Parmi les nombreux titres présents sur PlayStation 3, c’est avec grand plaisir que les joueurs retrouvent certaines licences qui n’avaient pas sorti de jeux depuis plusieurs années. Cela se vérifie particulièrement au niveau des jeux de shoot avec Max Payne 3 qui, après un développement chaotique, parvient à proposer une formule moderne qui le démarque efficacement de ses prédécesseurs. Outre les Red Faction Guerilla et Armageddon très corrects, d’autres se cassent un peu plus les dents comme Turok, Wolfenstein et surtout Duke Nukem Forever, ce dernier sortant dans un état affreusement inégal après quinze ans de déboires. S’éloignant peu à peu du survival horror, Alone in the Dark Inferno propose une expérience plutôt orientée action avec quelques phases en voiture, la fabrication de cocktails molotov et des créatures en tout genre.

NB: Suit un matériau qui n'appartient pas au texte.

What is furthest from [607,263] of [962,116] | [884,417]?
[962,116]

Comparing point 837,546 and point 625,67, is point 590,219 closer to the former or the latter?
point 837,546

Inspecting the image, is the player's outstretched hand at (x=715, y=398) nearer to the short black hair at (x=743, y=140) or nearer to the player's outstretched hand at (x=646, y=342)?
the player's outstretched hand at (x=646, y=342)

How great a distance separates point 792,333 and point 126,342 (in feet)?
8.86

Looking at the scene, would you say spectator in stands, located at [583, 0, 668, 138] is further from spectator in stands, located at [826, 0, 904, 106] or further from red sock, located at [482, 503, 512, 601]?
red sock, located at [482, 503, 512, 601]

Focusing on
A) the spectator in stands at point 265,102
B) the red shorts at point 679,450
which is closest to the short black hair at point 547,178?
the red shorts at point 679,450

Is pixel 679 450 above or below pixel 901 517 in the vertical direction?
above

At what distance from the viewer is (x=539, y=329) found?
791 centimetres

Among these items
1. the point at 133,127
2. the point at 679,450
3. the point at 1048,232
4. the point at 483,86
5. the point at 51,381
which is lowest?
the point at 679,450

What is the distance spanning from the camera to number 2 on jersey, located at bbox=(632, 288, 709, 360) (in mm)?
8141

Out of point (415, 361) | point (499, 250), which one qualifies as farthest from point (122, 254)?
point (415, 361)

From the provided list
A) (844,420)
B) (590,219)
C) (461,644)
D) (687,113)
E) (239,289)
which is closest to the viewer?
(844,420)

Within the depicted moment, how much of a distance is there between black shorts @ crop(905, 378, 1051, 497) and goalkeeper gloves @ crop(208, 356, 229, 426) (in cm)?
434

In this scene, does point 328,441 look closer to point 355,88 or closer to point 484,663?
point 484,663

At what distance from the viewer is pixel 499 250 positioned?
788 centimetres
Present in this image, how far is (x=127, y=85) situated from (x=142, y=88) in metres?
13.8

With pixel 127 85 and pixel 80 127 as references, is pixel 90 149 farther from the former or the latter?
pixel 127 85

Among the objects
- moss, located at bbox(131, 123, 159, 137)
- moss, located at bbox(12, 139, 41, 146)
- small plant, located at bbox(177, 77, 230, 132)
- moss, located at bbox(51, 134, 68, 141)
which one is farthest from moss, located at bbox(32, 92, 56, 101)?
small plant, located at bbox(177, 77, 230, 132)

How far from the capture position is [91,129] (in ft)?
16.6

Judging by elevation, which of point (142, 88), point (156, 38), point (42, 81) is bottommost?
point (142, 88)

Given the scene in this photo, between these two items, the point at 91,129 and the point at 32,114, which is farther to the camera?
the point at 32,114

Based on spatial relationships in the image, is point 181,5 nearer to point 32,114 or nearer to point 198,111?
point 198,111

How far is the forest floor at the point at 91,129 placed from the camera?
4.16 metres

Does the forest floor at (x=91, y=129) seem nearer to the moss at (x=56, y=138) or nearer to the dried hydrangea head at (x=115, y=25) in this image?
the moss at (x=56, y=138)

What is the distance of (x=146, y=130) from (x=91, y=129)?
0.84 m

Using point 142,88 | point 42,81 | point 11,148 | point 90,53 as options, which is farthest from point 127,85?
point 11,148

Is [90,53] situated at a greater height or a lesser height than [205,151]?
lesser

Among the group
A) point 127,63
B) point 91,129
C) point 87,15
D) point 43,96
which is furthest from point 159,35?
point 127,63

L’émancipation des open worlds donne l’occasion à Mafia de revenir dans un deuxième volet plus abouti en tous points, tandis que Red Dead Revolver laisse place à un Red Dead Redemption autrement plus ambitieux dans sa magnifique représentation du far west du début du XXème siècle. La mode des zombies donnera même naissance à une extension intitulée Undead Nightmare. Troisième épisode d’une saga débutée sur PC, Deus Ex Human Revolution fait office de préquel en abordant des thèmes comme le transhumanisme et l’essor des sociétés face aux gouvernements. Passant d’une infiltration très exigeante à une formule plus grand public, Hitman Absolution modernise fortement la jouabilité de l’agent 47 et n’oublie pas d’immerger le joueur dans un scénario intense avec de multiples possibilités pour chacun des assassinats.

Redynamisé par Capcom, le versus fighting trouve un nouveau souffle à la fin des années 2000 avec Street Fighter IV, qui signe le retour du roi des jeux de combat après de multiples cross-over. Rapidement décliné en plusieurs versions toujours plus complètes, il renoue avec les affrontements d’antan et s’autorise même un cross-over avec son rival Tekken. Dans la même lignée, Marvel versus Capcom obtient un troisième épisode très réussi avec de nouveaux personnages bienvenus comme Arthur de Ghosts’n Goblins, Haggar de Final Fight, Chris, Wesker et Nemesis de Resident Evil, Dante de Devil May Cry et Amaterasu d’Okami. On ne peut pas en dire autant des beat’em up Golden Axe Beast Rider et Splatterhouse, qui ratent le coche du passage à la 3D à cause de répétitivité qui procure au mieux un amusement de quelques minutes.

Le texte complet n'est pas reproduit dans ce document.